------ PASSAGE PROVIDED ------

Location
- Sumulong Highway, Brgy. Dela Páz, Antipolo, Rizal Philippines 14°36′11.3″N 121°10′49.8″E﻿ / ﻿14.603139°N 121.180500°E

Information
- Type: Private Non-profit Roman Catholic All-girls Basic education institution
- Motto: Maria Regina Mary the Queen
- Religious affiliations: Roman Catholic (Assumption Sisters)
- Established: 1974; 52 years ago
- Founder: Religious of the Assumption
- Principal: Ms. Marie Grace B. Magtaas
- Colors: Gold White Blue
- Affiliation: PAASCU DACSA, CEAP, ACUP APSA CEM
- Website: assumptionantipolo.edu.ph

= Assumption Antipolo =

Roman Catholic school in Rizal, Philippines

Assumption Antipolo (abbreviated: AA) is a private, Catholic, all-girls basic education institution run by the Religious of the Assumption in the city of Antipolo, Rizal, Philippines. The institution was established by the Assumption sisters in 1974.

==History==

===Early history===
Sister Marie Eugénie Milleret de Brou (later canonised as Saint Marie-Eugénie de Jésus; 1817–1898) established the Congregation of the Religious of the Assumption in Paris on 30 April 1839 as a means to make a Christian transformation of society through education. The order arrived in Spanish colonial Philippines in 1892, and at the request of Queen María Cristina, consort of King Alfonso XII of Spain, they established the Superior Normal School for Women Teachers in Intramuros in 1892 which pioneered women education in the Philippines. Among its first alumnae were Rosa Sevilla de Alvero, Foundress of the Instituto de Mujeres; Librada Avelino, and Carmen de Luna, who founded Centro Escolar University. At the outbreak of the Philippine Revolution of 1896, the order ceased operation of the school and returned to Europe.

===Herran(Pedro Gil)-Dakota (M. Adriatico) campus===
At the request of Pope Pius X, a group of anglophone Assumption Sisters returned to Manila in 1904; the Philippine Islands were by then already under American colonial rule. With the group of Sisters were Mother Helen Margaret as Superior, and Mother Rosa María, who subsequently spent most of her religious life in the Religious of the Assumption in Asia. Originally an elementary and secondary school, the College was added in 1940. Its successors are Assumption Antipolo and Assumption College San Lorenzo.

Formerly found in the genteel enclave of Ermita, the school very much resembled the renowned girls’ schools of France and the rest of Europe, becoming a favourite amongst Manila’s pre-War élite. It was considered a school for the alta de sociedad (high society) and there was no other value more emphasised than the French term noblesse oblige: “To whom much is given, much will be required.” The school was once at the corner of Calle Herran and Calle Dakota (now known as Pedro Gil and Adriatico, respectively), beside the old Padre Faura campus of the all-boys' Ateneo de Manila, where the brothers of Assumptionistas often studied. It was from this time when the so-called “Ateneo-Assumption” families sprung up, with entire clans exclusively attending either school. It offered subjects such as Spanish, French, Language and Reading in English, Arithmetic, and Religion, as well as Manners and Penmanship.

------

■ **WRITTEN REQUEST A**
According to the Assumption Antipolo article, in what year did the Assumption Sisters return to Manila at the request of Pope Pius X?
■ **WRITTEN REQUEST B**
Please pick up the Assumption Antipolo article right after its final sentence and keep writing it.

------ GIVEN MATERIAL ------

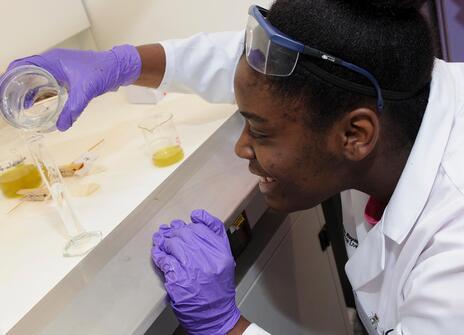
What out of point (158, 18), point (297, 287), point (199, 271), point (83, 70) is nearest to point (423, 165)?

------

■ **RIGHT ANSWER A**
1904

■ **RIGHT ANSWER B**
During the Second World War, the whole school and the rest of the city were destroyed by heavy aerial bombardment in the 1945 Liberation of Manila. As with many schools, Assumption College resumed classes in quonset huts and in a battered auditorium in the ruins of the Herran campus. Thru Mother Superior Rosa María Pachoud and Mother Ezperanza Ma. "Madam Espot" A. CuUnjieng brought the school back to its feet thru charity fund donation of the Family CuUnjieng Foundation and relaunched it in 1947 when the Reconstruction began, reopening in 1948. The Herran campus officially closed its doors in 1973, and today the Herran campus and the neighboring Ateneo Padre Faura campus are occupied by Robinsons Place Manila.

====Architecture and culture====
Assumption Convent had high-ceiling and arcaded school buildings in the neo-Gothic style. The convent school has arched windows and corridors, partly hidden floral medallions, (specifically the fleur-de-lys common to the other French girls' school, Saint Paul University Manila).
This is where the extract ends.